Gareth has drawn them as standard 450 width and 300 width; the latter will allow reverse curves to be made with a suitable joining transition straight between them (which he will draw next). A great advantage of these new drawings is that both can be cut from a standard 1200 x 600 sheet of plywood.
We have a shortage of curved boards – hopefully these will inspire perhaps the newer members to get cutting and sawing! As curved module owners, you will be very much in demand!
Tony Bird has also drawn a variant with double track, 1397mm and 1247mm radius.
Tony Bird has also published a video illustrating his method of constructing the 1297mm & 1247mm double track boards – this is one person’s interpretation of making modules, and by no means the ‘official line’.
Standard Radius Curve – 12th Circle
These new boards take up less space and allow easier stacking than the previously drawn 1/8th circle examples. They can be cut in one piece from a standard 1200mm x 600mm Sheet of ply.
The Modular Cup
Gareth Jones introduced this cup to promote the building of modules to a high standard.
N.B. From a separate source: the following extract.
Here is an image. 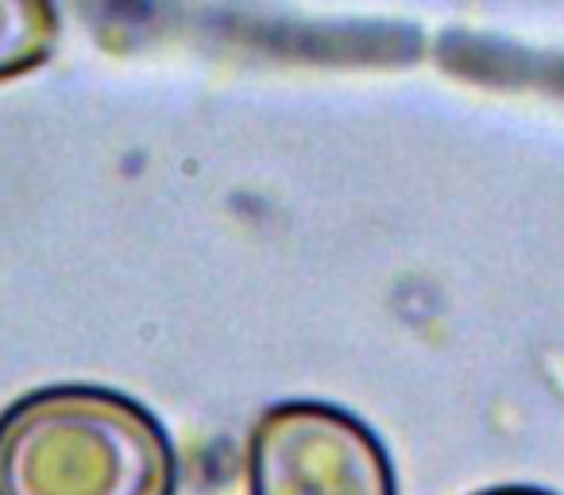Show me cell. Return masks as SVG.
Returning a JSON list of instances; mask_svg holds the SVG:
<instances>
[{"label": "cell", "mask_w": 564, "mask_h": 495, "mask_svg": "<svg viewBox=\"0 0 564 495\" xmlns=\"http://www.w3.org/2000/svg\"><path fill=\"white\" fill-rule=\"evenodd\" d=\"M159 418L105 387H43L0 415V495H174Z\"/></svg>", "instance_id": "6da1fadb"}, {"label": "cell", "mask_w": 564, "mask_h": 495, "mask_svg": "<svg viewBox=\"0 0 564 495\" xmlns=\"http://www.w3.org/2000/svg\"><path fill=\"white\" fill-rule=\"evenodd\" d=\"M251 495H399L379 438L329 402H279L251 430Z\"/></svg>", "instance_id": "7a4b0ae2"}, {"label": "cell", "mask_w": 564, "mask_h": 495, "mask_svg": "<svg viewBox=\"0 0 564 495\" xmlns=\"http://www.w3.org/2000/svg\"><path fill=\"white\" fill-rule=\"evenodd\" d=\"M55 0H0V82L43 66L58 47Z\"/></svg>", "instance_id": "3957f363"}, {"label": "cell", "mask_w": 564, "mask_h": 495, "mask_svg": "<svg viewBox=\"0 0 564 495\" xmlns=\"http://www.w3.org/2000/svg\"><path fill=\"white\" fill-rule=\"evenodd\" d=\"M479 495H553V492H541V487H495V492H479Z\"/></svg>", "instance_id": "277c9868"}]
</instances>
Please see the MOTY (Model of the year) Competition on the National Garden Railway Show website.
Adapting Existing Layouts
When I originally conceived this idea, the thought that existing layouts could be adapted to form part of the Modular ‘System’ was part of the plan. In the intervening years, this has happened with the South Birmingham Group’s ‘Hen Feudy’ and the West of Scotland’s ‘Glendreich’ Whisky Distillery.